Source text
-- Opening Marker --
Isaac Houlbrooke

Personal information
- Full name: Isaac Lancelot Houlbrooke
- Born: 6 September 2001 (age 24) Auckland, New Zealand

Sport
- Sport: Field hockey
- Position: Forward

Senior career
- Years: Team / Caps / Goals
- –: North Harbour / - / -

National team
- Years: Team / Caps / Goals
- 2022: New Zealand U–21 / 3 / (1)
- 2023–: New Zealand / 34 / (5)
- 2023–: New Zealand Indoor / 17 / (16)

Medal record
Men's field hockey
Representing New Zealand
Oceania Cup
| Silver medal – second place | 2025 Darwin | Team |
FIH Olympic Qualifiers
| Bronze medal – third place | 2024 Muscat | Team |
Junior Oceania Cup
| Silver medal – second place | 2022 Canberra | Team |

= Isaac Houlbrooke =

New Zealand field hockey player

Isaac Lancelot Houlbrooke (born 6 September 2001) is a field hockey player from New Zealand.

==Life==
Isaac Houlbrooke grew up in North Shore, New Zealand.

Houlbrooke is an alumnus of Rosmini College.

==Career==
===Domestic league===
In the Ford National Hockey Championship, Houlbrooke represents North Harbour.

===Under–21===
Houlbrooke made his international debut at under–21 level. He represented the New Zealand U–21 team at the 2022 Junior Oceania Cup in Canberra, where he won a silver medal.
-- Closing Marker --
Data section
-- Opening Marker --
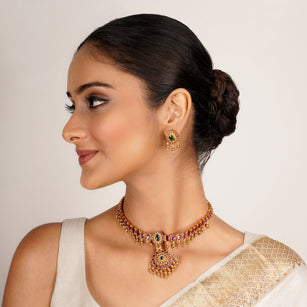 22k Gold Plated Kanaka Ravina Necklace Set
-- Closing Marker --
-- Opening Marker --
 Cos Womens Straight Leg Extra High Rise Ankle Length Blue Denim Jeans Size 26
-- Closing Marker --
Problem details
Decide whether each statement agrees with the Isaac Houlbrooke article, answering yes or no and quoting the article's deciding words.
1. Houlbrooke represented New Zealand at under–21 level at the 2022 Junior Oceania Cup in Canberra.
2. Houlbrooke plays as a goalkeeper.
3. At the 2024 FIH Olympic Qualifiers in Muscat, Houlbrooke's team won a gold medal.

Exercise response
1. Yes: "He represented the New Zealand U–21 team at the 2022 Junior Oceania Cup in Canberra"
2. No: "Position: Forward"
3. No: "Bronze medal – third place"